Her response and the resulting actions may seem harsh as an isolated incident,
but they reflect her frustration with the countless times that she would have
ignored such statements.

In the context of an event that prioritises diversity and equality - such that
it has achieved 20% female attendance - the behaviour of the gentlemen
involved represents exactly what the organisers are fighting against.

The best response to this story would be for readers to reflect and to realise
how unintentionally alienating the macho nature of code communities can be.

The larger picture here is not Man vs. Woman. The issue is that we are members
of a subculture which projects an image of immature and offensive behaviour.
Behaviour which offends other races, ethnicities, ages, abilities, religions,
sexual orientations AND genders.

------
canadev
My 2c:

\- The conference organizers set a very inclusive mandate that was, perhaps
unwittingly, violated.

\- The blog post author was justified in using social media to alert the
organizers that their mandate was being violated, but this probably could have
been done privately with a similar effect.

\- It is extremely unfortunate that the violator's employers fired him. That
is a big overreaction on the employer's part.

\- The individual outcome here of the guy getting fired sucks, really badly,
but that was not the blog post author's decision to make in the first place.

\- If this helps people think twice before speaking in a public place, that's
a good thing. The community will become more inclusive as a result.

I think that this is not about political correctness but about fostering an
environment that allows everyone to feel comfortable. Perhaps the general
short term trend will be to overcorrect by being extremely polite and
reserved, but when the community embraces women and the community is evenly
split between males/females/other this will eventually fade into history as we
collectively reach a tone for public conversation that embraces as many people
as possible while still maintaining emotion.
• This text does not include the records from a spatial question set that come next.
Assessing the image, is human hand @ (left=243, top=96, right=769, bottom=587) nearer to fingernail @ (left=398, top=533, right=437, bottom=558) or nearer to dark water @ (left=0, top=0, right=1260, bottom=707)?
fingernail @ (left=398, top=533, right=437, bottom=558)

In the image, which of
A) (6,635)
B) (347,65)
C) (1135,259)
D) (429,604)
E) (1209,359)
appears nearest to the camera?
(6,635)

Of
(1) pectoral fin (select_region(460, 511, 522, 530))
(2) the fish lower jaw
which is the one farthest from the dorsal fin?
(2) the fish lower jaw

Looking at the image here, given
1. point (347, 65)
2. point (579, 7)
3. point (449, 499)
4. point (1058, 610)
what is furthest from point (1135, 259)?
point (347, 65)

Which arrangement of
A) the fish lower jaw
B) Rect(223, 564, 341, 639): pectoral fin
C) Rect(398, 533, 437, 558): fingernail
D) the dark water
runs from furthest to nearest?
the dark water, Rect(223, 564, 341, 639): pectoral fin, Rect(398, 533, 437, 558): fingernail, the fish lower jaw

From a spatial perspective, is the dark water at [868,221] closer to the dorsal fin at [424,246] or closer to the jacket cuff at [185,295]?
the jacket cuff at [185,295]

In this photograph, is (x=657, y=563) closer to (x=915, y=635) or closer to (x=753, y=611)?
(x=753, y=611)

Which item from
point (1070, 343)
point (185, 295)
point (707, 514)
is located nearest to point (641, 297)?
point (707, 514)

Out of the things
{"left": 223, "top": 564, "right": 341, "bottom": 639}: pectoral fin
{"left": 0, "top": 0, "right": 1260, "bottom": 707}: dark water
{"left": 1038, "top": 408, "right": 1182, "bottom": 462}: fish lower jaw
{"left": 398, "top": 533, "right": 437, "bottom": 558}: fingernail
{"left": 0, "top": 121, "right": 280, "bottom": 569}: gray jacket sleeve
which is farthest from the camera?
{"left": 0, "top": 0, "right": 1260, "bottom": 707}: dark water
This isn't just a tech problem. The whole world is figuring out how to
communicate with each other anew. There are gay people, ethnic minorities,
people who identify with an uncommon gender, recovered drug addicts, people
who have had family members die, vegetarians, etc. who will all take offense
to certain remarks that were par for the course some time in the recent past.
This is inevitable as the world embraces diversity and myriad forms of
identity.

I suspect things will work themselves out in time, and the world will become
more tolerant, while allowing people to poke fun at each other in a way that
doesn't take things too far for the majority of each minority.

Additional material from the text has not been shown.